Liana Dzhervalidze: "Georgia is looking forward for launch of the Southern Gas Corridor’’
Vestnik Kavkaza spoke with an analyst of the Georgian Oil and Gas Corporation, one of the leading Georgian energy experts, Liana Dzhervalidze, about the importance of the upcoming launch of the Southern Gas Corridor for Georgia and the changes that followed the transition to a cash payment for a transit of Russian gas.
- What benefits will Georgia get from the commissioning of the Souther Gas Corirdor’s pipeline system?
- Under the Consortium One contract, we receive 5% of the gas that is transported from Azerbaijan via our gas pipeline system, which means that we will receive 800 million cubic meters of 16 billion cubic meters of gas, that will be supplied to Europe and Turkey via the Southern Gas Corridor annually. This will significantly balance the Georgian gas market within the country. The matter is that for the moment, we have a shortage of fuel in winter, and thanks to Azerbaijani gas we will be able to fill the gap. Of course, everything will depend on when exactly the Southern Gas Corridor will be put into operation. In the future, when the project is expanded to 30 billion cubic meters of gas annually, we will receive 1.5 billion cubic meters for the transit.
- What are the expectations of the Georgian leadership due to the launch of the Southern Gas Corridor?

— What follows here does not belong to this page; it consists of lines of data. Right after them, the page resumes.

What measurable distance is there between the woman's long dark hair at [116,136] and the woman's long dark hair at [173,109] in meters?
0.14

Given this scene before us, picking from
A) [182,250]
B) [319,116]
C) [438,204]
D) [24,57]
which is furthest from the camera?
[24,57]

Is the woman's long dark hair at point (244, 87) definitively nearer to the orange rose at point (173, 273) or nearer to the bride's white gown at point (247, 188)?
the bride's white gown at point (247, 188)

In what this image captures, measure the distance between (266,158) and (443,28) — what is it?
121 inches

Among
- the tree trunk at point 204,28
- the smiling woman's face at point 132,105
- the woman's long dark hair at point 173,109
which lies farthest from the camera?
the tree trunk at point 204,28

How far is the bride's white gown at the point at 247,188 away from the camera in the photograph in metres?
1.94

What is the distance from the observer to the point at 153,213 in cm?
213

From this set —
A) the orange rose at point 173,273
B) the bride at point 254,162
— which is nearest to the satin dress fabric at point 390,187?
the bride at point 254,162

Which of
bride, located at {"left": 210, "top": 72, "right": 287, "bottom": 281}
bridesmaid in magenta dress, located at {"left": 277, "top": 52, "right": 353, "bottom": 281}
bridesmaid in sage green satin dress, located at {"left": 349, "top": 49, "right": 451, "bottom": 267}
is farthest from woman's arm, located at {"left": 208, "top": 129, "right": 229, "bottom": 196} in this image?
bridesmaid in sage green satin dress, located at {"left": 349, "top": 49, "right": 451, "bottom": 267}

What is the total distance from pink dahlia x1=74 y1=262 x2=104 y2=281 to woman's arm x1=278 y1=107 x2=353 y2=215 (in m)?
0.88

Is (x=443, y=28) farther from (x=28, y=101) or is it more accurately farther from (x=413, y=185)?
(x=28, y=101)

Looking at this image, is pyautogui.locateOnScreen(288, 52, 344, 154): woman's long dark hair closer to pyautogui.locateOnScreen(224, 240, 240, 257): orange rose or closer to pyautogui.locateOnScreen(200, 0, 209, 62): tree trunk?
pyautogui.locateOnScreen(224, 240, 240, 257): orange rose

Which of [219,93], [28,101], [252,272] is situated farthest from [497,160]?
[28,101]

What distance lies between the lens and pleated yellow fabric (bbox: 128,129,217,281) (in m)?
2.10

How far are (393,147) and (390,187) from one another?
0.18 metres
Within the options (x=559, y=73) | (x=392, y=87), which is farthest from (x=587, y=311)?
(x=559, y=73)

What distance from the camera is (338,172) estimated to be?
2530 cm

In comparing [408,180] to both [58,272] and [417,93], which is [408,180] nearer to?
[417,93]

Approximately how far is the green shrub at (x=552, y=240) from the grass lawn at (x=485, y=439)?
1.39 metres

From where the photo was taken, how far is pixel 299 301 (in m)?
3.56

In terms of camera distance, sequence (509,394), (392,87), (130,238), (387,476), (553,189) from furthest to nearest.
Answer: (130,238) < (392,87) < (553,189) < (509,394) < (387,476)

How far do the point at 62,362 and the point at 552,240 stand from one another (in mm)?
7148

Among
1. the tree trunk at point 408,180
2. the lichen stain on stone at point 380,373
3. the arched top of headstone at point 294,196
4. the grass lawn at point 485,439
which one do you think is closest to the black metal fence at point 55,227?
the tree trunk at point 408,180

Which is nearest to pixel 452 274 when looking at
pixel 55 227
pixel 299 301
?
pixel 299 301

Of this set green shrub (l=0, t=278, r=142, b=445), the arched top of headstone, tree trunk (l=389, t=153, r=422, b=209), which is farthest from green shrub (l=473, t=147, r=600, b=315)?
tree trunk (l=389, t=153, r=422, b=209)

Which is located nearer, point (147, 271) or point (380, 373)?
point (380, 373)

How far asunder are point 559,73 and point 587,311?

- Georgia is looking forward for the Southern Gas Corridor to start working, and advocates for the growing of the gas production in Azerbaijan. It also wants the other gas suppliers, for example, Turkmenistan, to be connected. This will increase our importance. As you know, Turkmenistan sells its gas at the border, and if we buy 5-10 billion cubic meters of Turkmen gas annually, will be able to fill our share at the European market with this volume.
- Why did Georgia switch to payment for the transit of Russian gas?
- We were forced to do so. As Georgia became an associate member of the European Union, we signed, among other things, the European Energy Charter, according to which we can not demand for transit 10% of the gas supplied to Armenia by Gazprom. In accordance with this document, we can only receive money for transit and use this money to buy as much gas as possible. It is clear that now our opportunities depend on the gas prices: today it is cheap and we can get more gas, but if in the future 1000 cubic meters will cost $ 300-400, and we will not be able to buy anything for the Russian transit money. Naturally, it was initially unprofitable for us, we resisted, but all in all, we could not ignore our international obligations.
- How does this relate to the fact that Georgia refused to purchase Russian gas before the end of the year?
- We used those 100 million cubic meters that we received as a 10 percent payment for the first billion of the Russian transit, and for the second billion transit we will receive money from Gazprom. At the moment, it is not profitable for us to buy gas in Russia, so we are counting on the additional supplies from Azerbaijan. If SOCAR can replenish those 100 million cubic meters that we should have received from the second half of the Russian transit, when we need it, we will be very pleased. But if it can not, then before the first deliveries through the Southern Gas Corridor, which will begin in a year or two, we are better off buying less gas as a whole, since it is even less profitable for us to spoil the relations with Azerbaijan.